Top of Text under study

These findings underscore the importance of considering socio-economic and demographic contexts when designing energy policies. In particular, they highlight that renewable energy can contribute positively to economic and social development, but the effectiveness of such contributions depends on structural conditions within each region. In addition, the results point to the importance of context-specific strategies, as the blanket use of renewable energy as a tool to reverse rural demographic shifts could lead to unintended outcomes. Nonetheless, the literature suggests that, when carefully implemented, renewable energy initiatives can align with broader energy goals while simultaneously fostering economic and social benefits, particularly through employment generation. This highlights the interconnection between renewable energy policies and the objectives of the Sustainable Development Goals (SDGs), especially SDG 7 (Affordable and Clean Energy), SDG 8 (Decent Work and Economic Growth), and SDG 13 (Climate Action).

From a policy perspective, the findings emphasise that the renewable energy transition should be approached not only as an environmental priority but also as a socio-economic development strategy. Policymakers should integrate renewable energy policies with broader human development and labour market objectives to maximise synergies between clean energy, job creation, and social inclusion. For instance, promoting green skills and vocational training (SDG 4: Quality Education) can strengthen the labour force’s capacity to adapt to the energy transition, while supporting innovation in renewable technologies can foster competitiveness and economic resilience.

Furthermore, European energy and regional policies, such as the EU Green Deal, the Fit for 55 package, and the Just Transition Mechanism, offer valuable frameworks for operationalising these goals. Governments should ensure that renewable energy investments are equitably distributed, particularly in rural and peripheral areas, to mitigate social disparities and prevent unequal access to the benefits of the green transition, thereby advancing SDG 10 (Reduced Inequalities). By encouraging public–private partnerships and community-led renewable energy projects, policymakers can enhance social acceptance, democratise energy access, and create inclusive growth pathways.

Bottom of Text under study

◆ What the task asks ◆
Transcribe the passage on renewable energy policy from "From a policy" up to and including "and economic resilience.".

Top of Data below

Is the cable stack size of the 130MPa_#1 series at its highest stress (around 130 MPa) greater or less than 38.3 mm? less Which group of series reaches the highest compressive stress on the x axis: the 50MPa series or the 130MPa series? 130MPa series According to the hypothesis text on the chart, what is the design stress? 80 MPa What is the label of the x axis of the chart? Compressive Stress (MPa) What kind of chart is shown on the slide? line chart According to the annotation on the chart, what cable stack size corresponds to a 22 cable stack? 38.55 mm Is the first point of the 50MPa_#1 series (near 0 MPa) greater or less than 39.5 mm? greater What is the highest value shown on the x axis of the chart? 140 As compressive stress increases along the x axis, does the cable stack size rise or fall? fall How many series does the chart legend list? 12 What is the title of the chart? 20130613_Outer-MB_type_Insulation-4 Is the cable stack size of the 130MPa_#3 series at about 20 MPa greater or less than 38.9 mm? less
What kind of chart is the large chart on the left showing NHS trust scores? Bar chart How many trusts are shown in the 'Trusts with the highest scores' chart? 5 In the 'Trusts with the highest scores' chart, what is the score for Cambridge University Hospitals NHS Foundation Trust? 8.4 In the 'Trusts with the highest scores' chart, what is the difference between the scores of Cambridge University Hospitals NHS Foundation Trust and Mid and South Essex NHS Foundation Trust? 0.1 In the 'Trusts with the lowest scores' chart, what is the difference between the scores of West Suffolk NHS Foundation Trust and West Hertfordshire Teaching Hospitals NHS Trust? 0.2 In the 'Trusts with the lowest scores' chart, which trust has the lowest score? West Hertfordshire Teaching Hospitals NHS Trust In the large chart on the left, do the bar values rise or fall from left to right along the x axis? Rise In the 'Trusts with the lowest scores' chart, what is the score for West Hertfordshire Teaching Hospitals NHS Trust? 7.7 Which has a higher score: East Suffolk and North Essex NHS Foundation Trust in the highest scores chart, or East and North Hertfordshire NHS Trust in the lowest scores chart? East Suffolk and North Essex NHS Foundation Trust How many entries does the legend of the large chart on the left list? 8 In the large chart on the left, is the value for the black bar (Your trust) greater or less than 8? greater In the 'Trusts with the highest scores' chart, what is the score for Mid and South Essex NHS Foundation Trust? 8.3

Bottom of Data below

◆ Reply to the task ◆
From a policy perspective, the findings emphasise that the renewable energy transition should be approached not only as an environmental priority but also as a socio-economic development strategy. Policymakers should integrate renewable energy policies with broader human development and labour market objectives to maximise synergies between clean energy, job creation, and social inclusion. For instance, promoting green skills and vocational training (SDG 4: Quality Education) can strengthen the labour force’s capacity to adapt to the energy transition, while supporting innovation in renewable technologies can foster competitiveness and economic resilience.